The breeding season is similar to mainland populations and is determined by the females: conception is probably in late April, the young appearing in the traps in late June. Parasites include three fleas and two mites. There are heavy infestations of the nematode Rictularia cristata and the cestode Hymenolepis diminuta. Cysticercus fasciolaris, the larva of Taenia crassicolis (the cat tape-worm), found in 1931, has not been found in recent dissections and is probably extinct at St Kilda.

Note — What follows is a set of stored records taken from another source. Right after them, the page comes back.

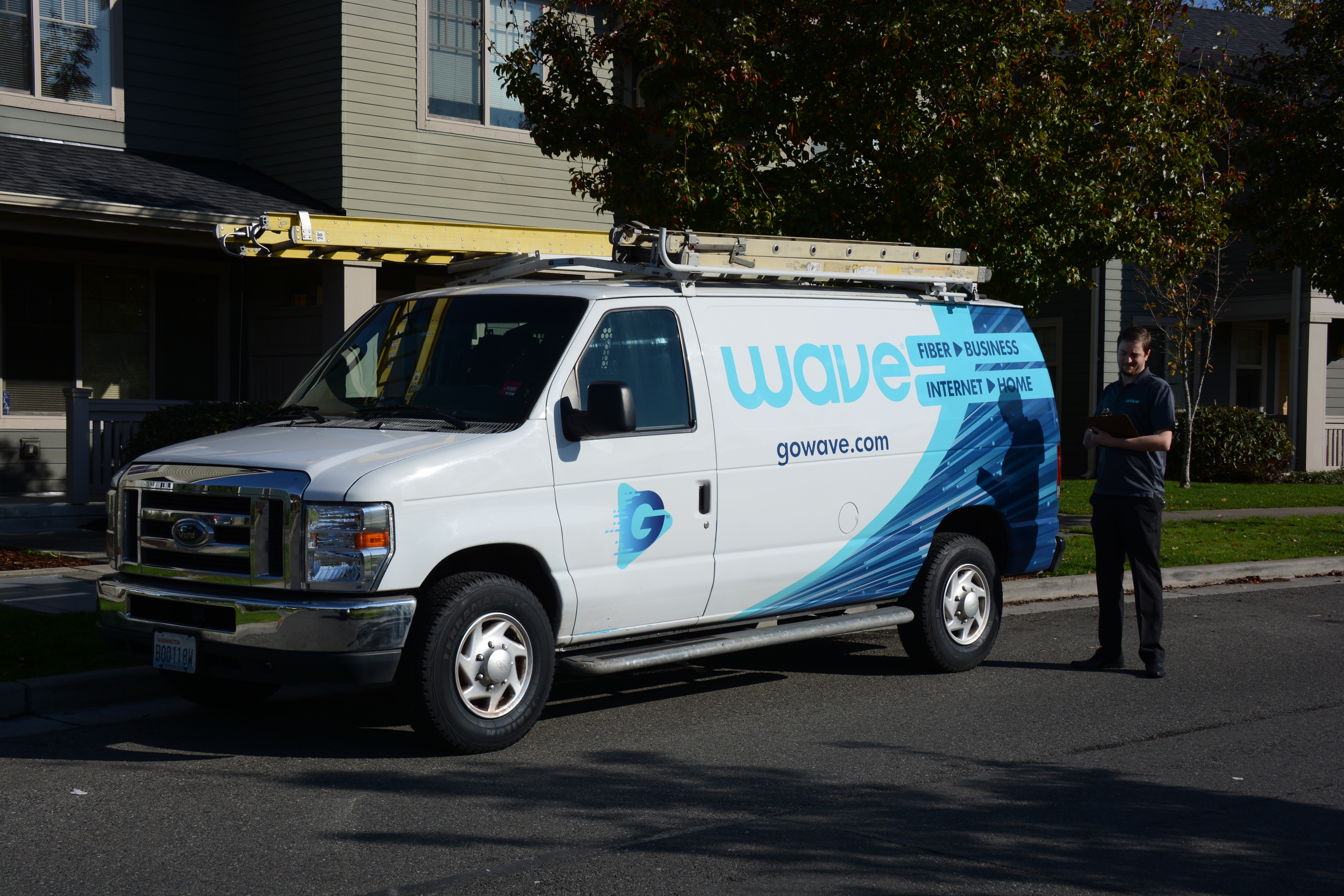 $2 36B acquisition of Wave Broadband closes, forming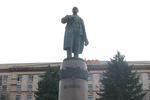 В Днепропетровске митингующие хотят демонтировать памятник Ленину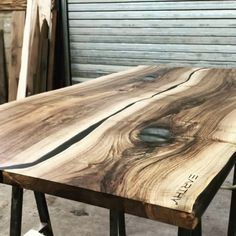 ne gA Walnut desk top rustic features enhanced with resin to be fixed to adjustable heigh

Professor N. A. Burges, Dr E. W. Bentley, Mr I. J. Linn, Mr R. A. Davis, Mr M. J. Delaney, Dr G. M. Dunnet, and Mr P. A. Jewell took part in subsequent discussion, in which the importance of the shelter provided by cleats and other stoneworks was emphasized.

Dr P. J. Newbould, speaking on 'The ecology of Hartland Bog and Fen, Dorset', commented that recent work, especially in Scandinavia, has demonstrated correlations between the chemical analysis of mire waters and vegetation. Water movement, which is difficult to measure, is probably also important in this connection.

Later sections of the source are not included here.